[Spatial relationship entries]

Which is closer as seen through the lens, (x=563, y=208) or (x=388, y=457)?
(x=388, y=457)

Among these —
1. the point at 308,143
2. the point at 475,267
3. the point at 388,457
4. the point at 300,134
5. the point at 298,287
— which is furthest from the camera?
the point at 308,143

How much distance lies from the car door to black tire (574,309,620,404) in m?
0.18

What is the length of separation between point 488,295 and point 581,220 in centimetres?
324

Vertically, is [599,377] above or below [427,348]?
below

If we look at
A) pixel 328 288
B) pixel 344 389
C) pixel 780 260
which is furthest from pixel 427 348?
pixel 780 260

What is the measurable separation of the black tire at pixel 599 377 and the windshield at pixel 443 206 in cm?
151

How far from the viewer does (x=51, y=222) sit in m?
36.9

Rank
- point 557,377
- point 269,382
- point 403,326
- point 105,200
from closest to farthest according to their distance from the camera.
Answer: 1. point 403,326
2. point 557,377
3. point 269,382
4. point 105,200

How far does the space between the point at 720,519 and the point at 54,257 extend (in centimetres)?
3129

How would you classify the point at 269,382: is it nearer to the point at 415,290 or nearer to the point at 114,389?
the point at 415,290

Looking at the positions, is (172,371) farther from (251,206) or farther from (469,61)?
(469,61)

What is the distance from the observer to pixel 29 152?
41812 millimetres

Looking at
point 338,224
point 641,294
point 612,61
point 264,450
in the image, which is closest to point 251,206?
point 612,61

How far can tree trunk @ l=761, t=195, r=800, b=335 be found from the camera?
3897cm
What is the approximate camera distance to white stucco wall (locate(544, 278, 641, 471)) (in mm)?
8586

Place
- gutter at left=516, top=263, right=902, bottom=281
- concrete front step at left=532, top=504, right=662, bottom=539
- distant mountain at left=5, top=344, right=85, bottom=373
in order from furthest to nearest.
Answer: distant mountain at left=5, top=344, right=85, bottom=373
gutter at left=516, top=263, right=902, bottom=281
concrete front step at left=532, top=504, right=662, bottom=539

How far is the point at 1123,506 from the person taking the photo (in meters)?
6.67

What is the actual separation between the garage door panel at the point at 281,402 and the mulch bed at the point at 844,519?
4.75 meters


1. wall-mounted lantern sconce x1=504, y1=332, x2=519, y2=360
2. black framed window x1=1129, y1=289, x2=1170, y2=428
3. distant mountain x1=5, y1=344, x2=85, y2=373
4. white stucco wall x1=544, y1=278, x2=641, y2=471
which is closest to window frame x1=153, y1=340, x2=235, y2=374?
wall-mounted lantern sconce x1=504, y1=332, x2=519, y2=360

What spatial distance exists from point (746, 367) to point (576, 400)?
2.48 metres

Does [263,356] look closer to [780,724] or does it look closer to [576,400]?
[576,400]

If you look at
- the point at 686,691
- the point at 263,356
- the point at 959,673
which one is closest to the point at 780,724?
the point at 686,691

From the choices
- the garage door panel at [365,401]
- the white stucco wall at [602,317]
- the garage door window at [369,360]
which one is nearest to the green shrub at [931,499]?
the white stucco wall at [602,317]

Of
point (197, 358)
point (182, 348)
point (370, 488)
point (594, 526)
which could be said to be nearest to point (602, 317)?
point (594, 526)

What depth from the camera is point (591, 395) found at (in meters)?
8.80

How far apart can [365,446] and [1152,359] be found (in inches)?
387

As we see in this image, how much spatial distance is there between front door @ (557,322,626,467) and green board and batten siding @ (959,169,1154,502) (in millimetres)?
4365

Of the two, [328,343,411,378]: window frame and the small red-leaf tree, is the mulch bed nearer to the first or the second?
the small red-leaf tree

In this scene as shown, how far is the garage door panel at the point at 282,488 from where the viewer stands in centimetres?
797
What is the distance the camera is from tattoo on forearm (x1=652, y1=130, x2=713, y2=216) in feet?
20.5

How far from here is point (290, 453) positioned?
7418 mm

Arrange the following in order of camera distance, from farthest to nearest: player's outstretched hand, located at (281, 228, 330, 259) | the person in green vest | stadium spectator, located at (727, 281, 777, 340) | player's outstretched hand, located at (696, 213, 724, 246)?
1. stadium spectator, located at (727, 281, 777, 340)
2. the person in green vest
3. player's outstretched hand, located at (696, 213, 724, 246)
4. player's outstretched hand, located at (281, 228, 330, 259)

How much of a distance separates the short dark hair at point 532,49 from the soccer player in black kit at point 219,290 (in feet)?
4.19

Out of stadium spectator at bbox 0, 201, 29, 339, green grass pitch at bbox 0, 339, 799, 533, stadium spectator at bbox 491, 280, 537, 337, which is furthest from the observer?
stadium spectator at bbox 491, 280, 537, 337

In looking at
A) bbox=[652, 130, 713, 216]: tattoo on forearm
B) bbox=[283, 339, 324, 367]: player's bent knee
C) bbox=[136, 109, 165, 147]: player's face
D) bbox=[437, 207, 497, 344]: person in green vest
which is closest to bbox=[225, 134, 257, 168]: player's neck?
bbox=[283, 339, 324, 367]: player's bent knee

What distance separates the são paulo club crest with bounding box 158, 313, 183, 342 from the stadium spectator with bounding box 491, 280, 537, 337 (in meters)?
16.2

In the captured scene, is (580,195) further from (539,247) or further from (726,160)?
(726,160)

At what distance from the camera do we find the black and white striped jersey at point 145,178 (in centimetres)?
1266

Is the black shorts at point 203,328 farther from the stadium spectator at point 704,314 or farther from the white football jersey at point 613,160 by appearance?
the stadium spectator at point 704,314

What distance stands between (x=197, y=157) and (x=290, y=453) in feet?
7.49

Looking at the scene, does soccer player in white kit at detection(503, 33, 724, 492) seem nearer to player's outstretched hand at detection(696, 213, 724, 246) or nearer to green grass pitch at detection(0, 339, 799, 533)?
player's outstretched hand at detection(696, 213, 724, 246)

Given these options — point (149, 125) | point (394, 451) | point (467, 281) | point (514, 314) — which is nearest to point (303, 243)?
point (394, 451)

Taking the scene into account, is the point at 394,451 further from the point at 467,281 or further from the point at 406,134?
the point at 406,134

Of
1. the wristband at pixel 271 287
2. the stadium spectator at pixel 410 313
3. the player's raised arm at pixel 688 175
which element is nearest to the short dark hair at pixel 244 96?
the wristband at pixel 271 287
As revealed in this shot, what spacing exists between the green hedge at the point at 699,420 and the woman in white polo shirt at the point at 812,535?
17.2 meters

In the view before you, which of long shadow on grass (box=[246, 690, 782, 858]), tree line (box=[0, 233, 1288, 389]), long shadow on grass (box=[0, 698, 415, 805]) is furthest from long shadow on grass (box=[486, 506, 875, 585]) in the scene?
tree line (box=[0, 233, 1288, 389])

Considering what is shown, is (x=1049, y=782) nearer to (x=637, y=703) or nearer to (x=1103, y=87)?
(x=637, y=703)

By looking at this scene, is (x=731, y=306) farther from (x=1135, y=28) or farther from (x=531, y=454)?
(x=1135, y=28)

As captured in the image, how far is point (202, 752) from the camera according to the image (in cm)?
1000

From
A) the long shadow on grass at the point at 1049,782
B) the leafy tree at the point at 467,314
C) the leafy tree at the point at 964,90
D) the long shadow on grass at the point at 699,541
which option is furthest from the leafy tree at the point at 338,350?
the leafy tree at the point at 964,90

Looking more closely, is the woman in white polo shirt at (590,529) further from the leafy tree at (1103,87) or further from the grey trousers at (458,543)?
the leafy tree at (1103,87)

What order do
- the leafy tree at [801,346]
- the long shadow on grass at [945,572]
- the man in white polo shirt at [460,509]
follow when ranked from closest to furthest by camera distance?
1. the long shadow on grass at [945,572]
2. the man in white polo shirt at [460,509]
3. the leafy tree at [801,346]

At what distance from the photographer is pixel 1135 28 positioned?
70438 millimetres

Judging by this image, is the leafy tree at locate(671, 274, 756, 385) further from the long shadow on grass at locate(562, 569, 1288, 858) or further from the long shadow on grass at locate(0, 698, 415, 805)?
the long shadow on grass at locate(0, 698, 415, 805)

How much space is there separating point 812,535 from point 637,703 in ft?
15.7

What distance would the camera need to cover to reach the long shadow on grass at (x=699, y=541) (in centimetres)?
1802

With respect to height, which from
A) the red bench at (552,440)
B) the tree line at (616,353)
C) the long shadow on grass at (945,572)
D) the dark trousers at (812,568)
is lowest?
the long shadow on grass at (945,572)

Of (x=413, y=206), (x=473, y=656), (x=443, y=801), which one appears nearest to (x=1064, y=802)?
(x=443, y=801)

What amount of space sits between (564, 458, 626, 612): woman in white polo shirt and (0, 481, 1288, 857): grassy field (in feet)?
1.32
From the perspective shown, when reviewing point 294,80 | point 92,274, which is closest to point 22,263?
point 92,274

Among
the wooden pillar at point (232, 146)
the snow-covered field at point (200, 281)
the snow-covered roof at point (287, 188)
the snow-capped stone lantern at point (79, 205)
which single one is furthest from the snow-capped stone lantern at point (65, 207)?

AIM »
Repeat the entries word for word, from the start through the line that contains "4. point 105,200", including that line.

TASK RESULT »
Which is closer as seen through the lens, (x=563, y=208) or (x=388, y=457)?
(x=388, y=457)

Among these —
1. the point at 308,143
2. the point at 475,267
3. the point at 388,457
4. the point at 300,134
5. the point at 298,287
— which is furthest from the camera?
the point at 308,143

How much distance lies from the car door to black tire (574,309,620,404) in m?
0.18

What is the length of separation between point 488,295 and point 581,220 in centimetres?
324

Vertically, is [599,377] above or below [427,348]?
below

If we look at
A) pixel 328 288
B) pixel 344 389
C) pixel 780 260
which is furthest from pixel 427 348?
pixel 780 260

What is the measurable separation of the black tire at pixel 599 377 and the windshield at pixel 443 206 in cm?
151

How far from the viewer does (x=51, y=222) sit in m?
36.9

Rank
- point 557,377
- point 269,382
- point 403,326
- point 105,200
from closest to farthest according to their distance from the camera.
Answer: 1. point 403,326
2. point 557,377
3. point 269,382
4. point 105,200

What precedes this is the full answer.